Sein Unternehmen kooperiert seit März 2017 mit Fenecon. Die Firma aus Deggendorf von Franz-Josef Feilmeier bietet für den Heimspeicher Pro 9-12 das Vergütungsmodell 20 Jahre Freistrom von Caterva an. Für Gewerbe und Industrie bietet Fenecon Lösungen ab 100 Kilowatt bis mehreren Megawatt Leistung an. Verbaut werden die Akkus von BYD aus China.
Laut Feilmeier sollte ein Batteriespeicher in den nächsten zwei Jahrzehnten nicht in der solaren Eigenversorgung gefangen sein. Eine Kombination von mehreren Anwendungen sei entscheidend.
Zwei von drei Anfragen würden auch eine Notstromversorgung beinhalten, sagt Feilmeier. „Auch wenn alle wissen, dass Stromausfälle selten sind, so hat die Industrie doch hohe Kosten für Arbeits- und Maschinenausfälle.“
Standardisierung der Systeme
Auch er sieht weiter eine Relevanz für Regelenergie, weiß aber, dass die Preise in den nächsten Jahren deutlich nach unten gehen werden.
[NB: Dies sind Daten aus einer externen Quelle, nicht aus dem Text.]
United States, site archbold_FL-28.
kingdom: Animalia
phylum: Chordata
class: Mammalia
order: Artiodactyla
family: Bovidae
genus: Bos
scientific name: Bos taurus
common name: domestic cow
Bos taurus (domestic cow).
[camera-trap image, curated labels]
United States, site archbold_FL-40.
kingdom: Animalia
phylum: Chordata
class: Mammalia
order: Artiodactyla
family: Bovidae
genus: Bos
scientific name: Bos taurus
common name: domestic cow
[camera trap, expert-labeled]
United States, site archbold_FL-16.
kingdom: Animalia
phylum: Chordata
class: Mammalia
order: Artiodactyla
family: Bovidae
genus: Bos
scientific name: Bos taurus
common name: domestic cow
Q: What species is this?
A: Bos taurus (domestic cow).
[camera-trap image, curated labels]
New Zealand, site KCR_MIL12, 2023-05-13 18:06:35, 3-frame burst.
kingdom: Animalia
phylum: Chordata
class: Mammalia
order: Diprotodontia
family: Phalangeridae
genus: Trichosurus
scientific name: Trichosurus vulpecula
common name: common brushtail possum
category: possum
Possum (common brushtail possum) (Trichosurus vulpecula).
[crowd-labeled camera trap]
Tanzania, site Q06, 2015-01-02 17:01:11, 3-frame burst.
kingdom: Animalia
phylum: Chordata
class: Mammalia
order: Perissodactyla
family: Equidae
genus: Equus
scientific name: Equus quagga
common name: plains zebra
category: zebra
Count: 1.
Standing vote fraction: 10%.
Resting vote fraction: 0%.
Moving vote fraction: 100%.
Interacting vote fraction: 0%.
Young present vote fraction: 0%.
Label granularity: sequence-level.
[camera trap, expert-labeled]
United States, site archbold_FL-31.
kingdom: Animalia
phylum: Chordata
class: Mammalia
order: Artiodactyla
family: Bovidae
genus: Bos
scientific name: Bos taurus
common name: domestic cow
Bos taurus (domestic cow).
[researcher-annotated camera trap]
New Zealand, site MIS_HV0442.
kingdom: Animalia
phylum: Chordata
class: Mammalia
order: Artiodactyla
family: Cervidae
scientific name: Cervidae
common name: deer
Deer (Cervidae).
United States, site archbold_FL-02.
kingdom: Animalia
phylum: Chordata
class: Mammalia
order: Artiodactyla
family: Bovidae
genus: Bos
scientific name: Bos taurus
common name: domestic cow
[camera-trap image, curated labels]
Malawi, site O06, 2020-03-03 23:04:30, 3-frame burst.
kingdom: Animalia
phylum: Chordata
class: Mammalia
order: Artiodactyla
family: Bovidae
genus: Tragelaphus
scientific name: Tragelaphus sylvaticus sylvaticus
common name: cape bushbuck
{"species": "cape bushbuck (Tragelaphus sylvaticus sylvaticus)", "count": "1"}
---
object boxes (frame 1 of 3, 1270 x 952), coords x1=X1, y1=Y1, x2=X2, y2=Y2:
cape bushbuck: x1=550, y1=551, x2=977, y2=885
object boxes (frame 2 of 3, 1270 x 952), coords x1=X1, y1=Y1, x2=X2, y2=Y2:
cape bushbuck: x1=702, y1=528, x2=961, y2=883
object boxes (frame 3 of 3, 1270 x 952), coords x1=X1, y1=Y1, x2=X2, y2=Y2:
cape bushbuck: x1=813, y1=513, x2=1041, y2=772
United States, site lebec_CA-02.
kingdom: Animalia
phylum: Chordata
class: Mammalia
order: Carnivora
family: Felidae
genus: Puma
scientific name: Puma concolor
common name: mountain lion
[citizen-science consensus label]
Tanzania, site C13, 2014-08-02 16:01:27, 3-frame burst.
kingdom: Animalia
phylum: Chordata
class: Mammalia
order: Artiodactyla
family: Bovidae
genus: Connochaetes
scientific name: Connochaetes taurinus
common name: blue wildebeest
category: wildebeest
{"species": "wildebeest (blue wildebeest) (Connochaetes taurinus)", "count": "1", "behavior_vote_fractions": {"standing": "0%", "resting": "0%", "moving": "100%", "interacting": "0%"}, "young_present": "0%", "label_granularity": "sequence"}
Bei kleineren und modular aufgebauten Speichern hinter dem Zähler können künftig zusätzlich immer mehr Erträge durch Netzdienstleistungen generiert werden.
Der Trend geht demnach hin zu einer Standardisierung der Produkte sowie offenen Software-Architekturen und Hochvoltsystemen. Denn die neue Ladeinfrastruktur für Elektroautos verlangt nach mehr Leistung.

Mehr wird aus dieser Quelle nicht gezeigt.